◆ **Data provided**:
○ ○ ○

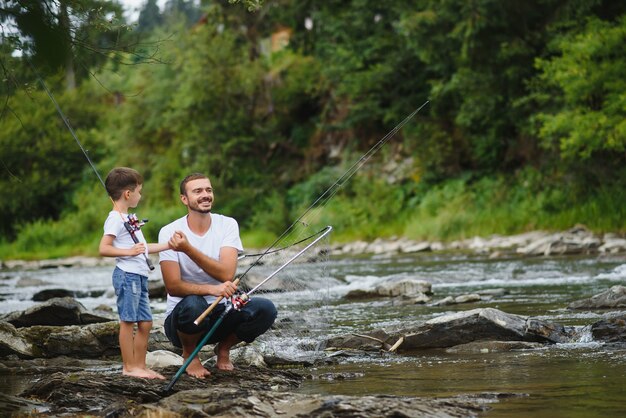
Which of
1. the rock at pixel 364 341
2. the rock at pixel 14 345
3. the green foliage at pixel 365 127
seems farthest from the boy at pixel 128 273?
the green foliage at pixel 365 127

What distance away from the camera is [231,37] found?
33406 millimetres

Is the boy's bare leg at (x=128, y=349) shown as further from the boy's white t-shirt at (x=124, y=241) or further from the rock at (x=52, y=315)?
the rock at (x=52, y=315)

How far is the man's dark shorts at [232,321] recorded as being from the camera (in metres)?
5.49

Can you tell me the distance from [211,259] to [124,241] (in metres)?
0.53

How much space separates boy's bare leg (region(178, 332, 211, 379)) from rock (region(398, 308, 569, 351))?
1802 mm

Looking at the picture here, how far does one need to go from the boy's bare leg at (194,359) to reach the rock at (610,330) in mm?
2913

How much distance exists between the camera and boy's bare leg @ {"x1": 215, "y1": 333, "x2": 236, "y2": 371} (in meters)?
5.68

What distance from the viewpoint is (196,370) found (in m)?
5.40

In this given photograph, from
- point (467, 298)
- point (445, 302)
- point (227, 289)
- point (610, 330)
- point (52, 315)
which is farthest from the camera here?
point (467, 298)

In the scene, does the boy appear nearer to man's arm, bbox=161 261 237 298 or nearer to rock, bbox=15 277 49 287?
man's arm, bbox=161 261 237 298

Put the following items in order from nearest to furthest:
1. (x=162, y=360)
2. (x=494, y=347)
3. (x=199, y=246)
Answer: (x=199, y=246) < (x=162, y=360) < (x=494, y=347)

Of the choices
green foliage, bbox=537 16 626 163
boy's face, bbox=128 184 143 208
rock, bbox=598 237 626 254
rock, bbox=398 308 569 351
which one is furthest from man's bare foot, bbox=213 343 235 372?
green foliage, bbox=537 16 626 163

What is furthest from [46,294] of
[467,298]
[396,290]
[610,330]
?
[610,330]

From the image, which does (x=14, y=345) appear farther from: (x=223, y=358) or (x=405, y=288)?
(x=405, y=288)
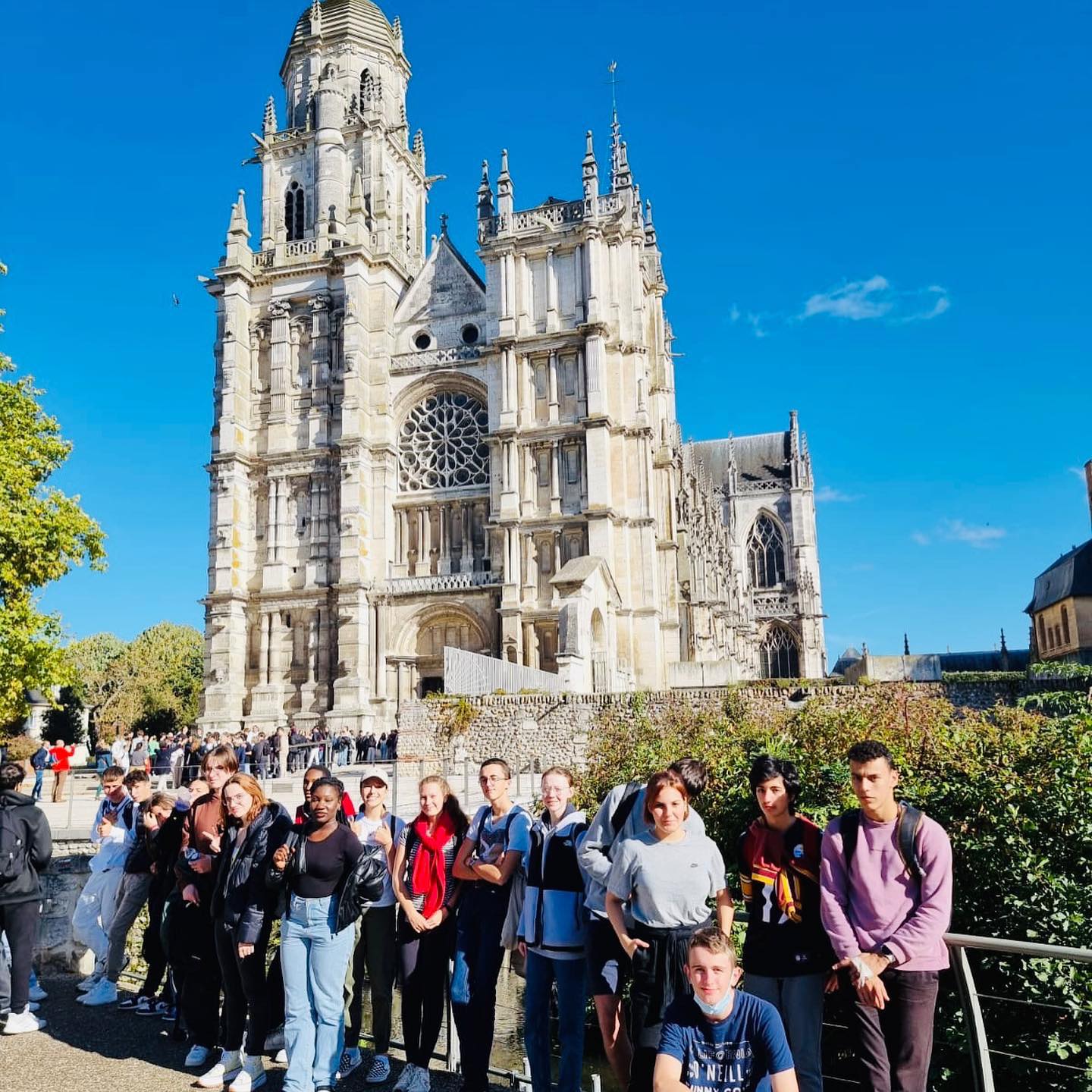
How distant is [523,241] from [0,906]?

○ ○ ○

◆ **Your task**:
Reproduce every line from the line with "Looking at the" up to and including the line with "Answer: (x=199, y=246)", keeping the text of the records unchanged. Scale each number in the answers, such as distances and coordinates, by 1.55, and round it to as many decimal places as it had, with halves going up.

◆ **Result of the task**:
Looking at the picture here, how far does one need to go from the boy's bare leg at (194,359) to reach the rock at (610,330) in mm?
4515

How much distance exists between the camera and boy's bare leg @ {"x1": 215, "y1": 333, "x2": 236, "y2": 371} (in meters)?
8.80

What distance from the viewpoint is (196,370) found (in m)?
8.37

In this given photograph, from
- point (467, 298)
- point (445, 302)
- point (227, 289)
- point (610, 330)
- point (52, 315)
which is farthest from the camera here?
point (724, 462)

In the scene, does the boy appear nearer to man's arm, bbox=161 261 237 298 or nearer to rock, bbox=15 277 49 287?
man's arm, bbox=250 405 367 462

Put the following items in order from nearest to furthest:
1. (x=162, y=360)
2. (x=494, y=347)
3. (x=199, y=246)
Answer: (x=308, y=381) < (x=251, y=558) < (x=766, y=538)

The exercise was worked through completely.